In vivo and in vitro studies on inactivation of selenium containing protein- glutathione peroxidase 3 in mice nephrocytes caused by lead.

Glutathione peroxidases (Gpxs) play vital roles in elimination of hydroperoxide and other reactive oxygen species through catalyzing reduced glutathione to protect from oxidative stress caused by heavy metals such as lead. Among the family of Gpxs, Gpx3 is the only extracellular enzyme synthesized in the kidney and actively secreted into the plasma. This study investigated mechanisms of lead-induced GPx3 inactivation both at the animal and molecular levels. Six-week-old mice were randomly divided into 4 groups, and exposed to different lead concentrations (0, 1, 2 and 4 g/L) in their drinking water for 4 weeks. Contents of GPx3 in blood serum were tested by enzyme-linked immunosorbent assay (ELISA) and the mRNA levels of Gpx3 in mice nephrocytes were determined by quantitative real-time PCR (qPCR), both of which showed significantly inhibited at higher lead concentrations accompanied by the decreased Gpx3 activities and the elevated levels of malondialdehyde (MDA) in nephrocytes, which indicated that lead could induce strongly oxidative stress through affecting Gpx3 function. So we further investigated molecular mechanisms of GPx3 inactivation caused by lead with multiple spectroscopic techniques, isothermal titration calorimetry (ITC) and molecular docking studies in vitro. Results showed that lead statically quenched GPx3 fluorescence by tightly binding to the structural domain of GPx3 in a 3:1 ratio with high binding affinity (K = 3.1(±0.087) × 107 mol-1). Further investigation of the conformation of GPx3 by UV-visible spectroscopy and circular dichroism (CD) spectroscopy indicated that lead changed the secondary structure of GPx3 by loosening the GPx3 skeleton and decreasing the hydrophobicity around tryptophan residues. This work proved in vivo and in vitro experiments that lead could induce oxidative stress in mice nephrocytes by interacting with GPx3.

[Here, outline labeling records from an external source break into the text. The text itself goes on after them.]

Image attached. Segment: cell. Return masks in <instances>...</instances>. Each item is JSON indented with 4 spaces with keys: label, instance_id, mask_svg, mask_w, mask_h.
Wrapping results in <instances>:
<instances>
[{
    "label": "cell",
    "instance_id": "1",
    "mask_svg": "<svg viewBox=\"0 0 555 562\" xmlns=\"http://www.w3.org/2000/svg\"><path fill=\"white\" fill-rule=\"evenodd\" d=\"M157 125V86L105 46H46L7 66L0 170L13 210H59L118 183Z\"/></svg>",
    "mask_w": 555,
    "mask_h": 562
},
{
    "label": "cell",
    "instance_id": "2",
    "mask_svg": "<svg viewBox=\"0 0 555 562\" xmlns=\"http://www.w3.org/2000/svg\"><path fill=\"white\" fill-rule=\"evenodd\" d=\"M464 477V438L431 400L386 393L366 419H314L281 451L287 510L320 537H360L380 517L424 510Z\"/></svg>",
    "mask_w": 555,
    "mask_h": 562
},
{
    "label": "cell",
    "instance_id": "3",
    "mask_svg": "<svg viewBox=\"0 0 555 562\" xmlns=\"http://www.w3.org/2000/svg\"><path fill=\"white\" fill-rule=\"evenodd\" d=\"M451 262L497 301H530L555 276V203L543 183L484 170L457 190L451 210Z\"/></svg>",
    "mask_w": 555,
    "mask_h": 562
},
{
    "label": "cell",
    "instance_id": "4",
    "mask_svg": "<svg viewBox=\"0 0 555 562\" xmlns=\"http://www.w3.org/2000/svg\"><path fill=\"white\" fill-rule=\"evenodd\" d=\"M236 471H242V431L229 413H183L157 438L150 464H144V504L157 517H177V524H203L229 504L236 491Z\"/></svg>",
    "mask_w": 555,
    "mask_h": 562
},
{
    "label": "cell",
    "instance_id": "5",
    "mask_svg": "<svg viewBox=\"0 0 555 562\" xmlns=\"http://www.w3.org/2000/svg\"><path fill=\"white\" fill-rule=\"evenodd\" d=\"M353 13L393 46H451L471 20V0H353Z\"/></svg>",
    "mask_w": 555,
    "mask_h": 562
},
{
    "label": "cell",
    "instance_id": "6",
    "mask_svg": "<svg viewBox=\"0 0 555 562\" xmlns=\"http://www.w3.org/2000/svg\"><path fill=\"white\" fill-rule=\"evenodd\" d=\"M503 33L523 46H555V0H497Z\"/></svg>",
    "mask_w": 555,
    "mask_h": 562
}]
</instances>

Molecular mechanisms of lead-induced changes of selenium status in mice livers through interacting with selenoprotein P.

As a heavy metal generally considered to be toxic, lead displays the destruction of the antioxidant system and causes oxidative damage through animal, cellular and molecular evidences. Selenium exists in the form of selenocysteine (Sec) upon its incorporation into selenoproteins and plays vital roles in protection from oxidative stress caused by toxic materials such as lead. This study investigated mechanisms of lead-induced changes of selenium status both at the animal and molecular levels. Total selenium concentrations in blood plasma, contents of glutathione peroxidase 3 (Gpx3) and selenoprotein P (SelP) in blood plasma and mRNA levels of key selenoproteins in mice livers were significantly inhibited after lead exposure, and indicators of oxidative damages in mice livers caused by lead also presented significantly higher, including levels of reactive oxygen species, malonaldehyde concentration and TNF-α levels. To further confirm the hypothesis that lead may disturb selenium status through affecting SelP function, we investigated molecular mechanisms of lead on SelP in vitro. Results indicated that lead changed secondary structure of SelP by loosening and destruction its skeleton. This work presents molecular mechanisms changes of selenium status in mice livers caused by lead combined in vivo and in vitro studies, and contributes to a better understanding of lead toxicity on human health.